Task item
Please repeat, exactly as written, every line from the one containing "m & s womens trousers" through the last line of the records, both included, and leave out any pictures.

Short web captions
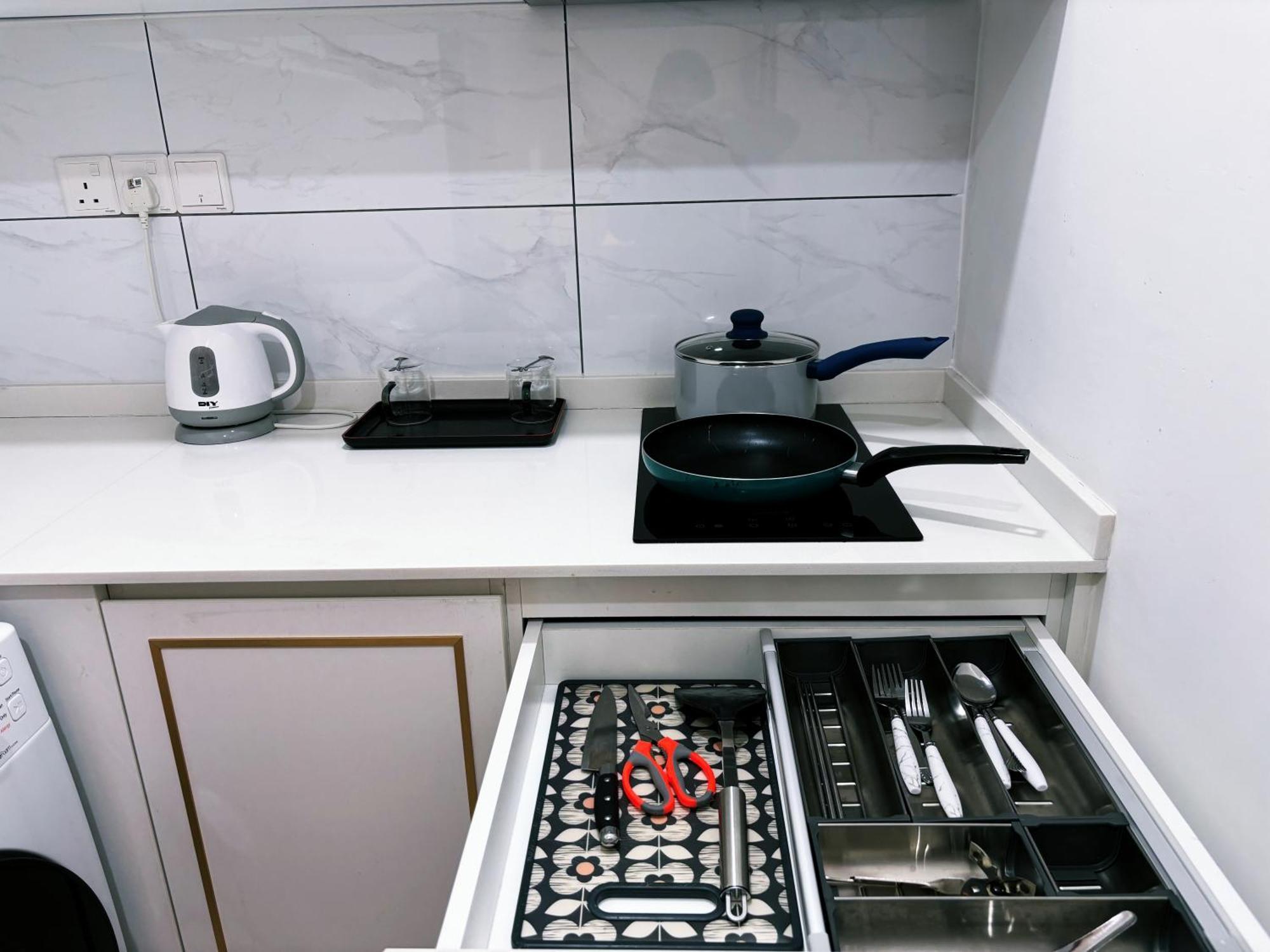 Axon Residences Bukit Bintang By Times Square * Kuala Lumpur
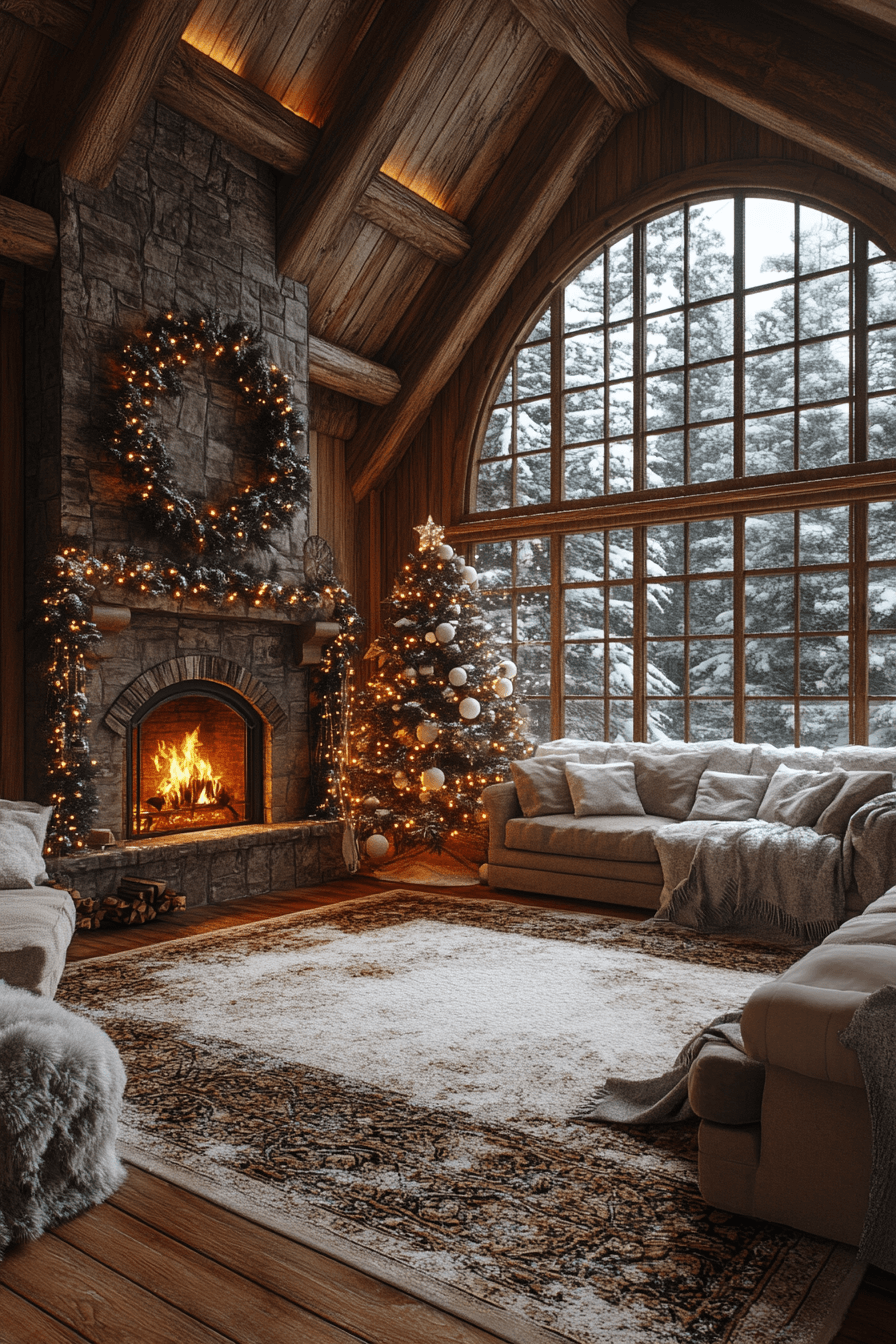 29 Natural Christmas Decor Ideas That Embrace the Beauty of the Season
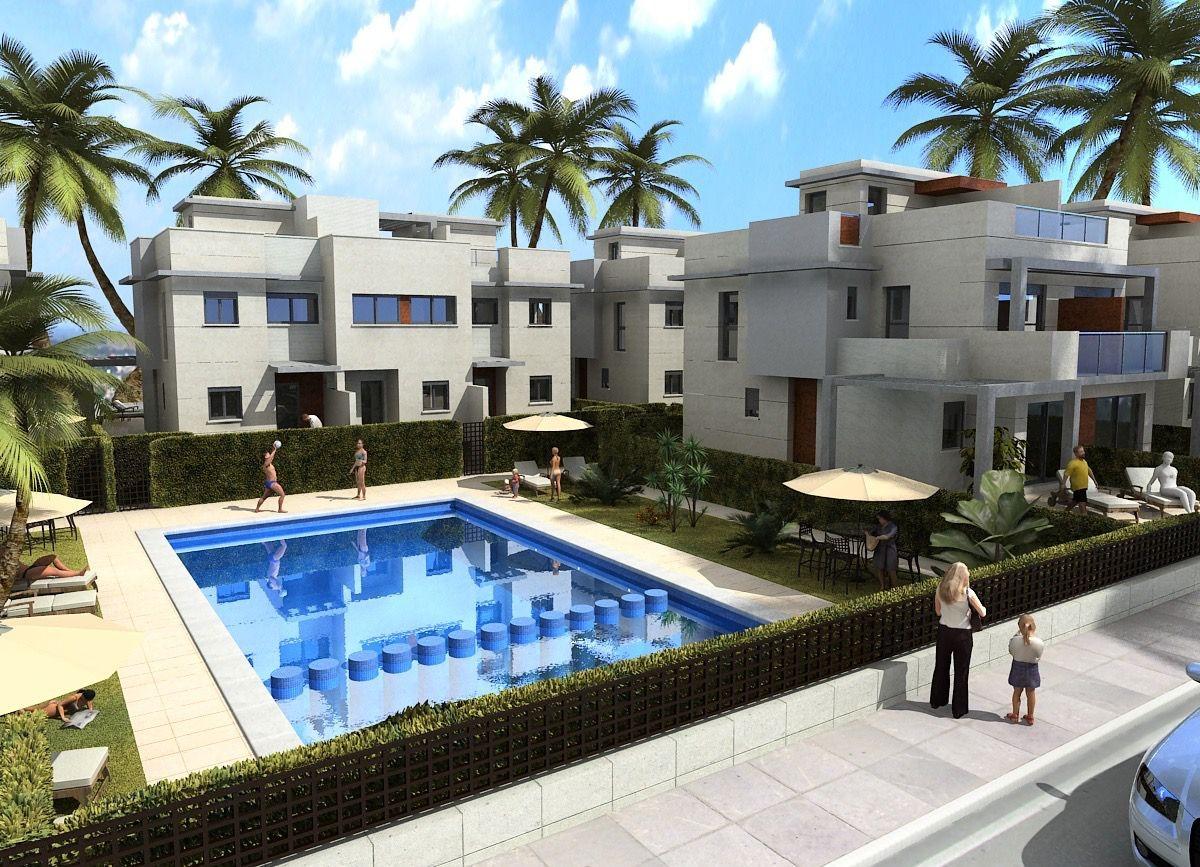 Villa for sale in Puerto De Mazarrón, Murcia, Spain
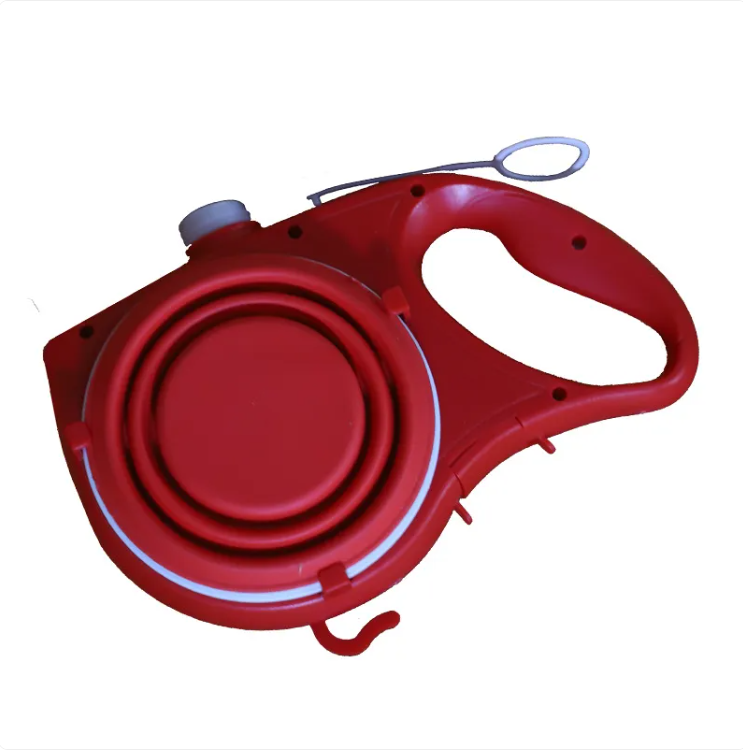 On-the-Go Pet Water Bottle Set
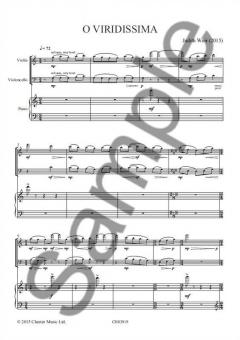 O Viridissima (Judith Weir) 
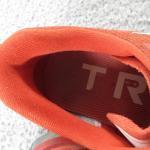 Nike Men's Size 8 Red Trail Running Sneakers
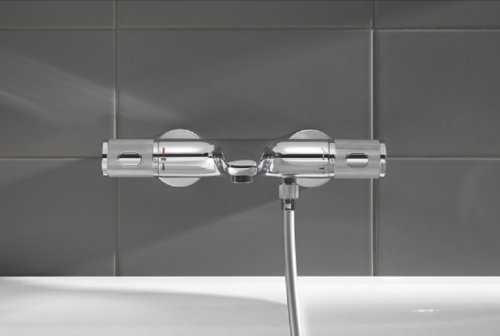 Смеситель для ванны Grohe Grohtherm 1000 Performance 34779000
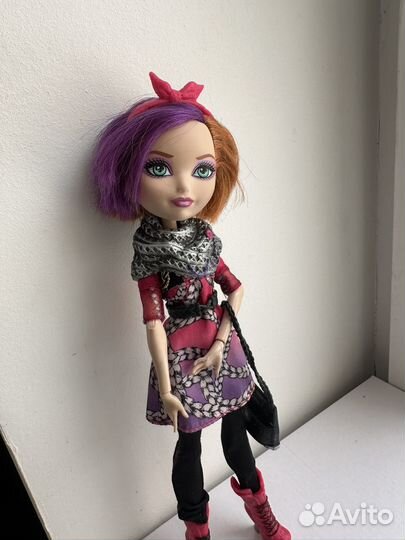 Ever After High Поппи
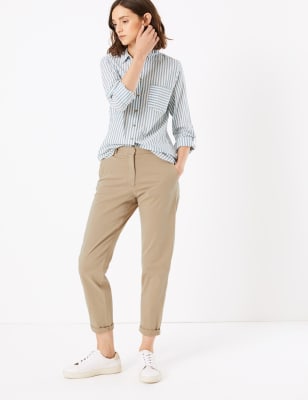 m & s womens trousers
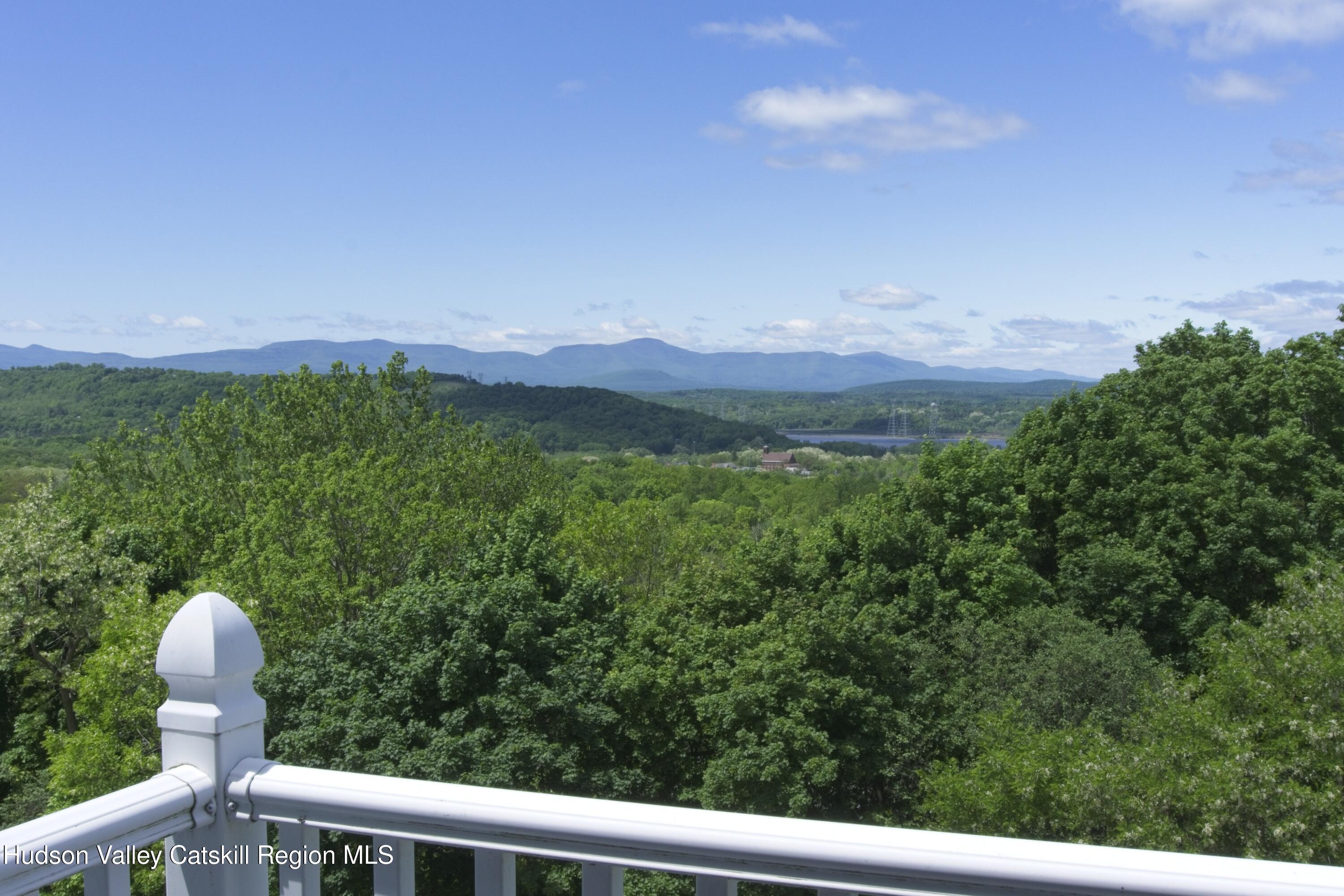 5 Van Winkle Road Hudson, NY 12534 - Photo 13 of 14 a view of a yard with table and chairs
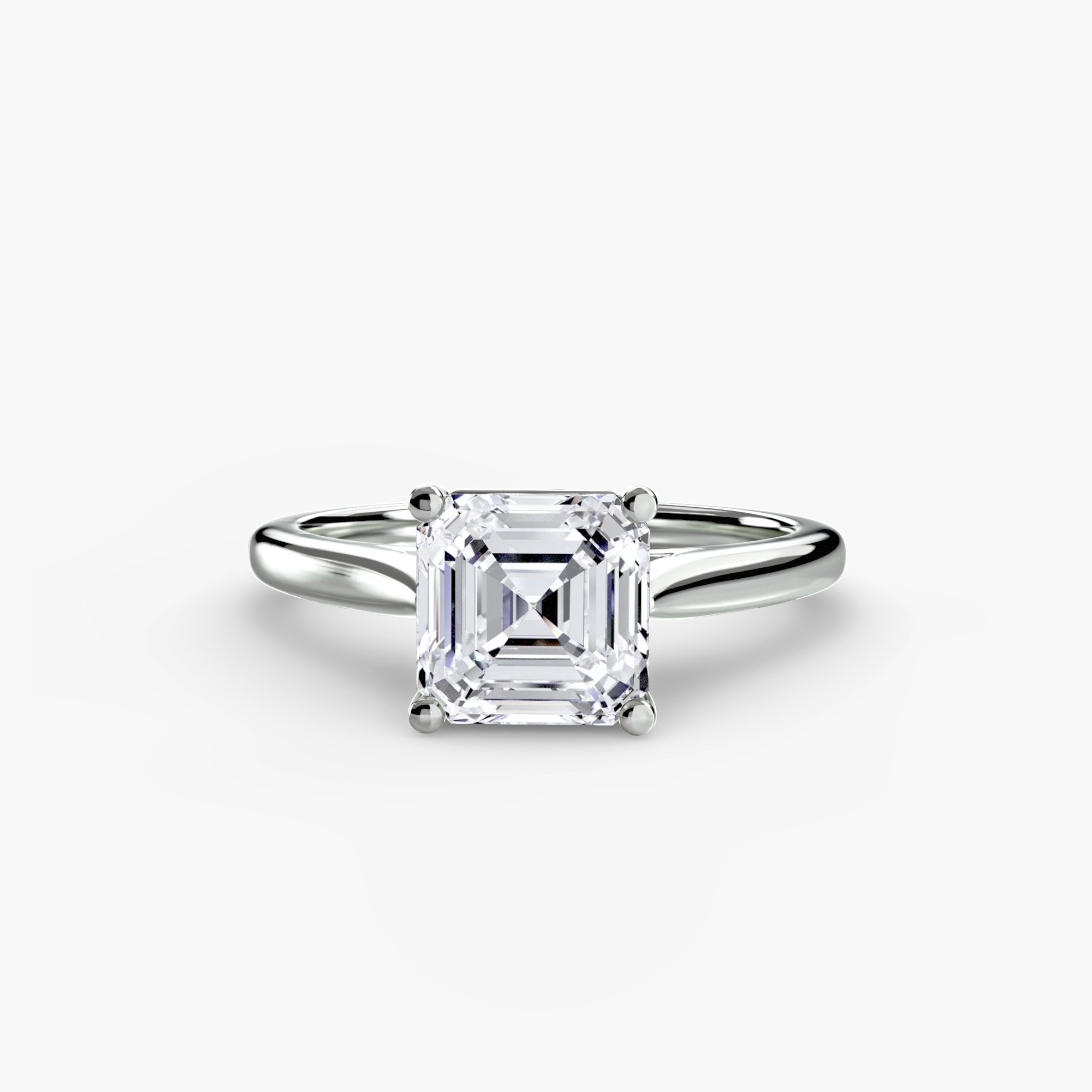 Solitaire ring 1 ALZA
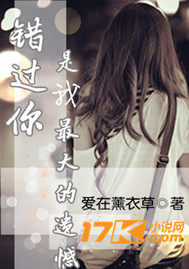 錯過你是我最大的遺憾小說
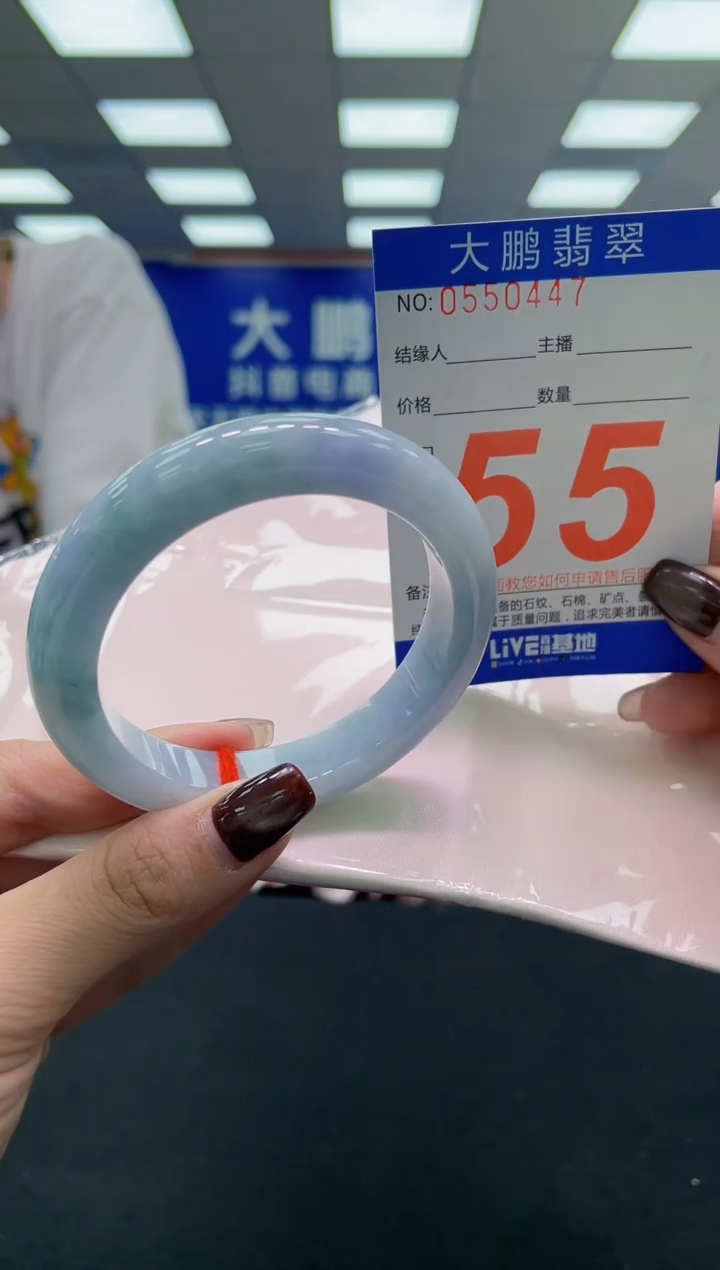 未镶嵌手镯翡翠AAAAAAAAAA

Your response
 m & s womens trousers
 5 Van Winkle Road Hudson, NY 12534 - Photo 13 of 14 a view of a yard with table and chairs
 Solitaire ring 1 ALZA
 錯過你是我最大的遺憾小說
 未镶嵌手镯翡翠AAAAAAAAAA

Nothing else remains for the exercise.